Field                                         Data type Description Restrictions
biosample_id text The sequencing providers identifier for a sample. • Max length: 50
run_index text The sequencing provider's identifier for the position of a sample on a run. • Max length: 50
run_id text The unique identifier assigned to the run by the sequencing instrument. • Max length: 100
submitted_species choice The NCBI taxonomy id provided for the sample. • Choices: 1639, 28901, 562
year integer Year of sample collected if available or year of sample receipt otherwise.
data_steward choice Laboratory, organisation or agency that hold the data for the sample. • Choices: APHA, FSA, FSS, OTHER, PHS, PHW, SSSCDRL, UKHSA
source_type choice Source of the sample. • Choices: animal, animal_associated_environment, environment, food, food_associated_environment, human, human_associated_environment, missing, not_applicable, not_collected, not_provided, other, other_environment, restricted_access
country choice The country that the sample was collected in, using ISO-3166-1 alpha-2 codes (https://en.wikipedia.org/wiki/List_of_ISO_3166_country_codes), unless within United Kingdom. If so, use ISO-3166-2:GB (https://en.wikipedia.org/wiki/ISO_3166-2:GB). • Choices: GB, GB-ENG, GB-NIR, GB-SCT, GB-WLS
sample_purpose choice The purpose of the sample collection. • Choices: active_surveillance, not_applicable, not_collected, not_provided, other, outbreak_initiated_surveillance, outbreak_investigation, population_based_surveillance, research, restricted_access, routine_diagnostics, routine_surveillance

Optional fields

Field                                         Data type Description Restrictions
biosample_source_id text Unique identifier for an individual to permit multiple samples from the same individual to be linked. • Max length: 50
sample_accession text Sample accession number if sequence is publically available in SRA.
enterobase_barcode text Sample barcode if sequence is publically available in EnteroBase.

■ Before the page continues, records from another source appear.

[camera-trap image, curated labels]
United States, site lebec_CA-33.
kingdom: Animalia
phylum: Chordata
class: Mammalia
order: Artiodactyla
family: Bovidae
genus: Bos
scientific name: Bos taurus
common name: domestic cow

collection_date date Date of sample collection. • Input formats: YYYY-MM
• Output format: YYYY-MM
receipt_date date Date of receipt of the sample. • Input formats: YYYY-MM
• Output format: YYYY-MM
month integer Month of sample collected if available or month of receipt otherwise.
sequence_org choice Laboratory, organisation or agency the sample has been sequenced by. • Choices: APHA, FSA, FSS, PHS, SSSCDRL, UKHSA
sequence_org_other text Additional laboratory, organisation or agency the sample has been sequenced by. • Requires: sequence_org
data_steward_other text Additional laboratory, organisation or agency that hold the data for the sample. • Required when data_steward is: OTHER
county choice County that the sample was collected in, using the second level subdivision codes of ISO-3166-2:GB (https://www.iso.org/obp/ui/#iso:code:3166:GB). • Requires: country
• Choices: GB-ABC, GB-ABD, GB-ABE, GB-AGB, GB-AGY, GB-AND, GB-ANN, GB-ANS, GB-BAS, GB-BBD, GB-BCP, GB-BDF, GB-BDG, GB-BEN, GB-BEX, GB-BFS, GB-BGE, GB-BGW, GB-BIR, GB-BKM, ...
sample_purpose_other text Additional purpose of the sample collection. • Required when sample_purpose is: other
sequencing_kit text The sequencing kit used.
library_kit text The library kit used to prep the sample.
is_multiplexed bool Whether the sample was multiplexed.